- [Crawled caption data]
====================

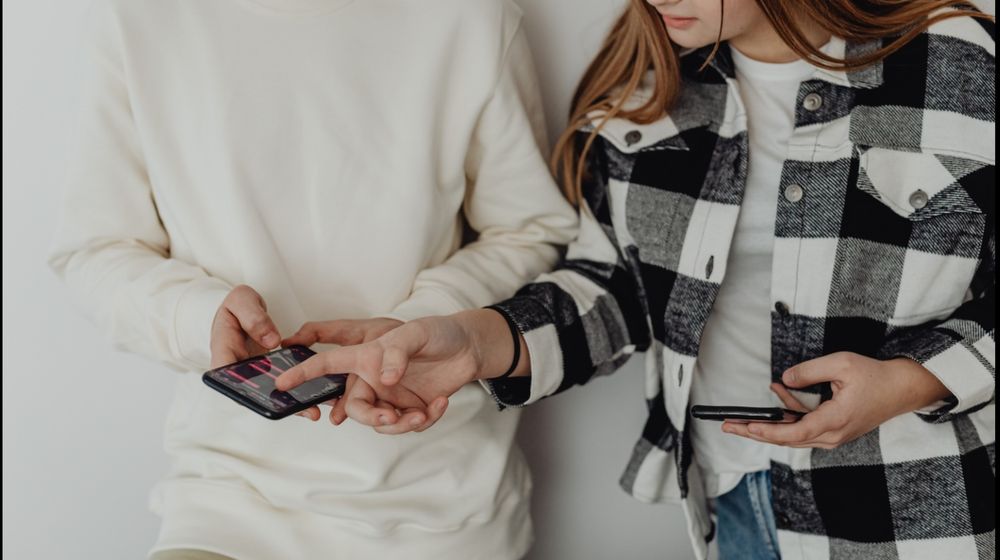 Photo by Karolina Grabowska: https://www.pexels.com/photo/young-couple-looking-at-their-smart-phones-6255975/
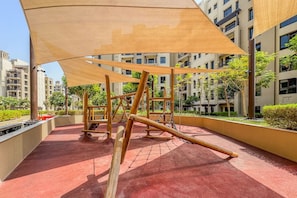 An outdoor playground with wooden equipment and a red rubberized surface, surrounded by greenery and modern buildings. - Resort style 2 bedroom by Jumeirah Beach (Dubai)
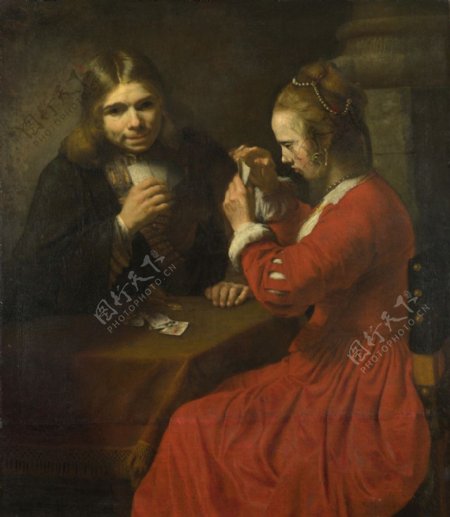一位年轻的男人和一个姑娘玩扑克牌图片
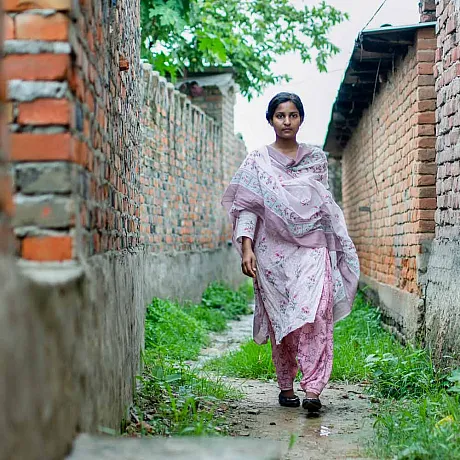 Jente, aktivist går mellom hus i Nepal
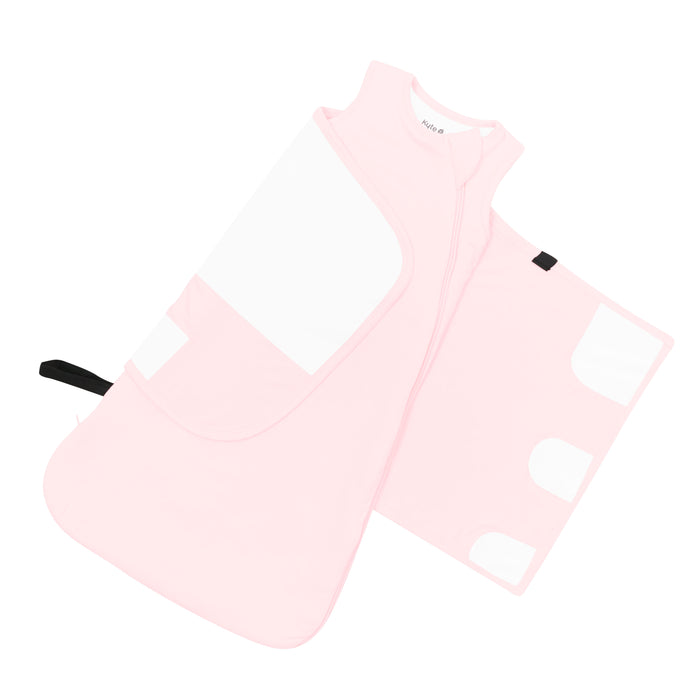 The adjustable velcro swaddle wrap shown on the Sleep Bag Swaddler in Sakura 1.0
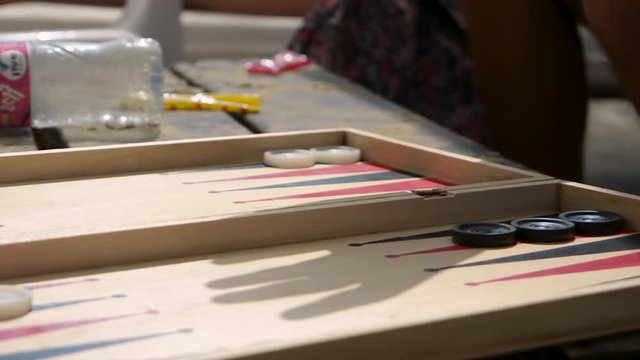 Closeup of a man carefully moving backgammon peaces on a board, during a backgammon game in the beach.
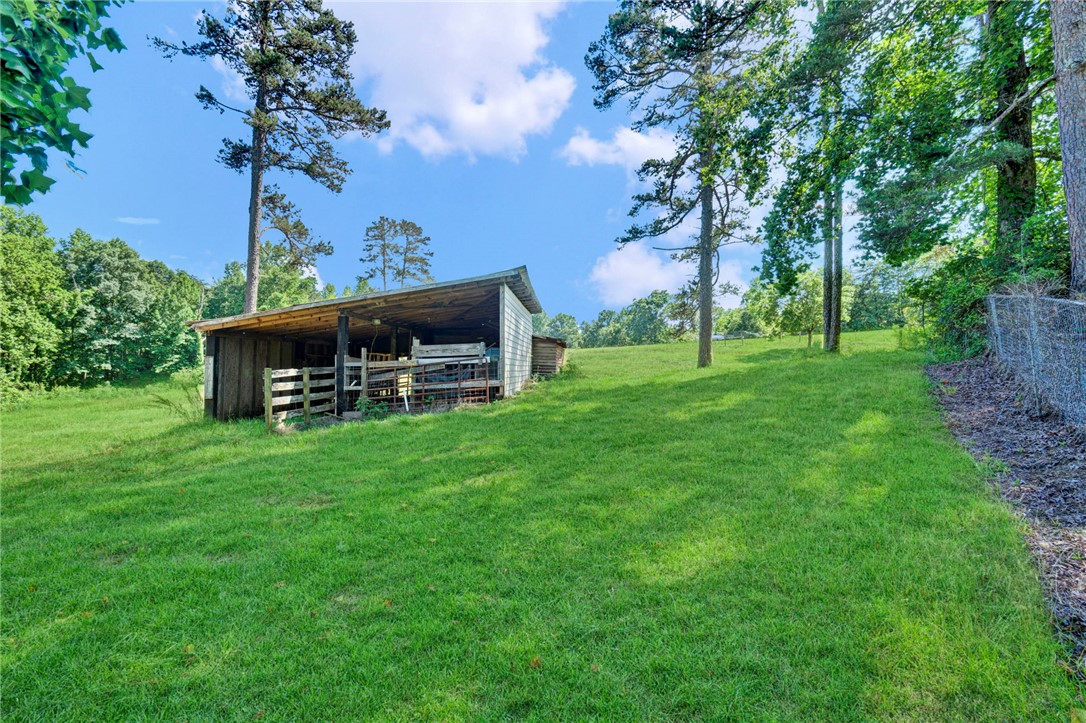 7876 Highway 11 Walhalla, SC 29691 - Photo 32 of 35 A rustic barn and verdant pasture await your agricultural dreams.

====================

- [EXERCISE DESCRIPTION] Once the pictures are set aside, copy the remaining text of every entry exactly.

- [FINAL ANSWER]
 Photo by Karolina Grabowska: https://www.pexels.com/photo/young-couple-looking-at-their-smart-phones-6255975/
 An outdoor playground with wooden equipment and a red rubberized surface, surrounded by greenery and modern buildings. - Resort style 2 bedroom by Jumeirah Beach (Dubai)
一位年轻的男人和一个姑娘玩扑克牌图片
 Jente, aktivist går mellom hus i Nepal
 The adjustable velcro swaddle wrap shown on the Sleep Bag Swaddler in Sakura 1.0
 Closeup of a man carefully moving backgammon peaces on a board, during a backgammon game in the beach.
 7876 Highway 11 Walhalla, SC 29691 - Photo 32 of 35 A rustic barn and verdant pasture await your agricultural dreams.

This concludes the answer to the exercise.